Targeting Sentiment Expressions through Supervised Ranking of Linguistic Configurations
Keywords:Sentiment Analysis, Natural Language Processing, Machine Learning, Supervised Ranking
User generated content is extremely valuable for mining market intelligence because it is unsolicited. We study the problem of analyzing users' sentiment and opinion in their blog, message board, etc. posts with respect to topics expressed as a search query. In the scenario we consider the matches of the search query terms are expanded through coreference and meronymy to produce a set of mentions.
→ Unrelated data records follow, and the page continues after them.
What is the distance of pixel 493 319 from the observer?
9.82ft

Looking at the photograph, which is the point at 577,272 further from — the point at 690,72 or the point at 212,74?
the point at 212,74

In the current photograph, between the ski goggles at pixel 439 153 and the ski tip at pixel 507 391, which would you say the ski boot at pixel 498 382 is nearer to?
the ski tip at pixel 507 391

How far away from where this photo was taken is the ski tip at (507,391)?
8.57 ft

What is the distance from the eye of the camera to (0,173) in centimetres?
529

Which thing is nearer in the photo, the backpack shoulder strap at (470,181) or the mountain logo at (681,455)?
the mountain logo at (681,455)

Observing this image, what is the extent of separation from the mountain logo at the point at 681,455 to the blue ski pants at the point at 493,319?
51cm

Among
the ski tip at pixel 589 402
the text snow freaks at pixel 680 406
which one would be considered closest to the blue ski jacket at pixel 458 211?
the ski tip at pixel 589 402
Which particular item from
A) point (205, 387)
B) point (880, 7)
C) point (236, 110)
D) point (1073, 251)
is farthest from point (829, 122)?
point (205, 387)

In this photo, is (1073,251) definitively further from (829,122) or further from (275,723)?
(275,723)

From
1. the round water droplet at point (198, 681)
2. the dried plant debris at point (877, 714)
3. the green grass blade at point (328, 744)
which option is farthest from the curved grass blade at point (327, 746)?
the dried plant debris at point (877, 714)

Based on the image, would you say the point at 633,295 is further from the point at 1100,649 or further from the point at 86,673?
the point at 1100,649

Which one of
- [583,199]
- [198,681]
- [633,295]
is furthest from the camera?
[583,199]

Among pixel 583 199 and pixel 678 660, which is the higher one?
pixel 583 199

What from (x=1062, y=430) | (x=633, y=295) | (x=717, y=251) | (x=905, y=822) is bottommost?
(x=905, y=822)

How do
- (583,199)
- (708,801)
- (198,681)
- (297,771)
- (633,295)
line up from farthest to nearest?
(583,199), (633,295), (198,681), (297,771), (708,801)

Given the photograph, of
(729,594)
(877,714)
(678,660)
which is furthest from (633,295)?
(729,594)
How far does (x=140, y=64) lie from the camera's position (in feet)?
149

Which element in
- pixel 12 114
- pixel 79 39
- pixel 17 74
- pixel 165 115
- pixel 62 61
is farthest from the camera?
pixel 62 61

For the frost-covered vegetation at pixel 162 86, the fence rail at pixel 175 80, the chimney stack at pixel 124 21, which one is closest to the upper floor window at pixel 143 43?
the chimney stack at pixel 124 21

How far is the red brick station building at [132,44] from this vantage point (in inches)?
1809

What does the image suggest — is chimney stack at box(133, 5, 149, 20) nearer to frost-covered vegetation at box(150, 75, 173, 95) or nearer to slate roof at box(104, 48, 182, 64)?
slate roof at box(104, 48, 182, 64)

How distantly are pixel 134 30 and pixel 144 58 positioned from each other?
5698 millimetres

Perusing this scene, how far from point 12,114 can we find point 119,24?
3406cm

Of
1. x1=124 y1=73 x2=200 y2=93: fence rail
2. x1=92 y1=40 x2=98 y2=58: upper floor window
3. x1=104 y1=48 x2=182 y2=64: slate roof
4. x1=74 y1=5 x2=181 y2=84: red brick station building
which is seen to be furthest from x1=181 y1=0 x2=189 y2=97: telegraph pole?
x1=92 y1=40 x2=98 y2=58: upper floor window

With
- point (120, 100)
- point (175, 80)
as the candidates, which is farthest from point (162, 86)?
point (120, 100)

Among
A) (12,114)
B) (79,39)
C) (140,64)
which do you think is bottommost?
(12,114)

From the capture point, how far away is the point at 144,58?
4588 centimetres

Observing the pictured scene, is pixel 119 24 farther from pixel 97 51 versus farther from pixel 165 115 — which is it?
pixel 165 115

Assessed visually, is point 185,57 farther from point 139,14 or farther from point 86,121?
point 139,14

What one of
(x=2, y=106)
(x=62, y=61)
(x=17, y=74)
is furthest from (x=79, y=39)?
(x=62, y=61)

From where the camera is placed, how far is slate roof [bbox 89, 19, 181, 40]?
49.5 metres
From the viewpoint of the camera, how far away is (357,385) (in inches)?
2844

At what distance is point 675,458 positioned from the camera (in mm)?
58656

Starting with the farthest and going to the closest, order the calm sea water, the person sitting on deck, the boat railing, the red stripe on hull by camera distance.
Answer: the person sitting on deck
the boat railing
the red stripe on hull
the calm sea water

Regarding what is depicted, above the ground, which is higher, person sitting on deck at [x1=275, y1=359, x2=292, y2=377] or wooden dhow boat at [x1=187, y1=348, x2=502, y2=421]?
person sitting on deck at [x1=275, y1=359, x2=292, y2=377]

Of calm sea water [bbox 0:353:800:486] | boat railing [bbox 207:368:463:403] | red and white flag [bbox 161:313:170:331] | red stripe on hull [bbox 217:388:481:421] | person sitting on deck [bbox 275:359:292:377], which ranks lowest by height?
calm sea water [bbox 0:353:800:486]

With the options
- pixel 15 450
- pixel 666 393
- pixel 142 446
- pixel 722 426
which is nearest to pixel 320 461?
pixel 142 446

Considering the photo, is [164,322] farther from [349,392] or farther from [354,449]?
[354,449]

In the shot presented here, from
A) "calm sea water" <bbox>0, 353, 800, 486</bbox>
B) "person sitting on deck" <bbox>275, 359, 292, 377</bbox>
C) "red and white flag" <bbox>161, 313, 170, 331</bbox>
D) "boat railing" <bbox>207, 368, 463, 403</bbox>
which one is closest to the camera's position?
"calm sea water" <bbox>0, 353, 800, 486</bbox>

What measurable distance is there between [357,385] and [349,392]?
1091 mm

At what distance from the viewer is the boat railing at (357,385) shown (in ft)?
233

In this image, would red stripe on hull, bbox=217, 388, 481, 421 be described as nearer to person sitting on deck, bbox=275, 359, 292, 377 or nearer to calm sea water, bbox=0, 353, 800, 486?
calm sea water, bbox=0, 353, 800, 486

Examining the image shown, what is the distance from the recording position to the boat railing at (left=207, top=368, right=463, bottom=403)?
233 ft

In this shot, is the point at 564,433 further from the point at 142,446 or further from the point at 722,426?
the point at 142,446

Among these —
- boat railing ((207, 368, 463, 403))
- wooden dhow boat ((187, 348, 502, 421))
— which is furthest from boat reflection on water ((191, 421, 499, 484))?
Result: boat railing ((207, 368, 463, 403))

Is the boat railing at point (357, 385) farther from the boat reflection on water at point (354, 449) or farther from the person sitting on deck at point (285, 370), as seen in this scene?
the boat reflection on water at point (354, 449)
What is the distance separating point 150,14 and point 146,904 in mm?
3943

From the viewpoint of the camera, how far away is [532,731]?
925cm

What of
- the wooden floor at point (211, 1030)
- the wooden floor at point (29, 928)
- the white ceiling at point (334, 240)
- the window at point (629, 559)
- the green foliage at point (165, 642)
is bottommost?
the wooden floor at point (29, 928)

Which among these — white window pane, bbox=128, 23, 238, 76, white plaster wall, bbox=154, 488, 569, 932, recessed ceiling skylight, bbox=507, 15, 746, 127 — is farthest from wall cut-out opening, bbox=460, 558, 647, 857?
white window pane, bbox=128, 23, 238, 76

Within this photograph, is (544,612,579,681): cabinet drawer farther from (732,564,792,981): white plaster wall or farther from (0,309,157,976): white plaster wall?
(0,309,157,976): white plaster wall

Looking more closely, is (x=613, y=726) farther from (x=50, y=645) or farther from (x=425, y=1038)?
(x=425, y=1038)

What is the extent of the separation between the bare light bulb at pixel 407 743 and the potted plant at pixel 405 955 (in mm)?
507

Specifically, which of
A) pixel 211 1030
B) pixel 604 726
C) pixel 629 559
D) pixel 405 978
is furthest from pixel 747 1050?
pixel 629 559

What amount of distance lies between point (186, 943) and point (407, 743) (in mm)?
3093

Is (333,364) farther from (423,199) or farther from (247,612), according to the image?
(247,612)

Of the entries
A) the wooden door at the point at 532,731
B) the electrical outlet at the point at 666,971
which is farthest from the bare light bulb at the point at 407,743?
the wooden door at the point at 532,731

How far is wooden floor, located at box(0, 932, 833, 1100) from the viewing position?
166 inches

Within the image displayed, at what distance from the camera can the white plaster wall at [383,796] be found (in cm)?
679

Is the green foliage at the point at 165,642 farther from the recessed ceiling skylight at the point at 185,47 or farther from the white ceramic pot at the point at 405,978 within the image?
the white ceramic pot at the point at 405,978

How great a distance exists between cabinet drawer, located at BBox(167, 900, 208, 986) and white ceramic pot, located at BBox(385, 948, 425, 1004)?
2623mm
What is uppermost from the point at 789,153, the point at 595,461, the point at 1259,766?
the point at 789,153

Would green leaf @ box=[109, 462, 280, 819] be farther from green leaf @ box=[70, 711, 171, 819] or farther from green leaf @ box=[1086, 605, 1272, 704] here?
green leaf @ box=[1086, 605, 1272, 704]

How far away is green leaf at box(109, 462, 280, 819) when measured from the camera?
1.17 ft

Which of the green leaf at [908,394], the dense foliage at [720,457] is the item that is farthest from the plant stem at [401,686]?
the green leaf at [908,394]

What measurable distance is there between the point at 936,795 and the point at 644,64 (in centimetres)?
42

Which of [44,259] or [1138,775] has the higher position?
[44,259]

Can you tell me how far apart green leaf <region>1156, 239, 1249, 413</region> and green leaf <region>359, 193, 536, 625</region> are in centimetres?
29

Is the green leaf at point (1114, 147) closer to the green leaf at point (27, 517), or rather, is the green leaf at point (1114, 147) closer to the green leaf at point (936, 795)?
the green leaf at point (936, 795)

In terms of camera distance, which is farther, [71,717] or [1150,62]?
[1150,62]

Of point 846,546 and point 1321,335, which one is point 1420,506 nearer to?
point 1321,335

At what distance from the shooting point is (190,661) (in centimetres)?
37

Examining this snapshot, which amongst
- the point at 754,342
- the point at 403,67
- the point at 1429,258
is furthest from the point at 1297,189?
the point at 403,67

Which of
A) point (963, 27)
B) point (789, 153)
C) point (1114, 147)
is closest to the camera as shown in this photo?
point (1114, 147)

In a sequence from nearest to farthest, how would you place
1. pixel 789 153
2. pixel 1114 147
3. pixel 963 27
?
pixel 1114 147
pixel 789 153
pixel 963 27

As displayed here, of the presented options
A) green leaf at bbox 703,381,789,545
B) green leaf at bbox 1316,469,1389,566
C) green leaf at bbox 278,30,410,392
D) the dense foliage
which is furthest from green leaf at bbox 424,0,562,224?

The mentions are contextually evaluated for sentiment and their scores are aggregated (using a data structure we introduce call the sentiment propagation graph) to produce an aggregate score for the input entity. An extremely crucial part in the contextual evaluation of individual mentions is finding which sentiment expressions are semantically related to (target) which mentions --- this is the focus of our paper. We present an approach where potential target mentions for a sentiment expression are ranked using supervised machine learning (Support Vector Machines) where the main features are the syntactic configurations (typed dependency paths) connecting the sentiment expression and the mention. We have created a large English corpus of product discussions blogs annotated with semantic types of mentions, coreference, meronymy and sentiment targets. The corpus proves that coreference and meronymy are not marginal phenomena but are really central to determining the overall sentiment for the top-level entity. We evaluate a number of techniques for sentiment targeting and present results which we believe push the current state-of-the-art.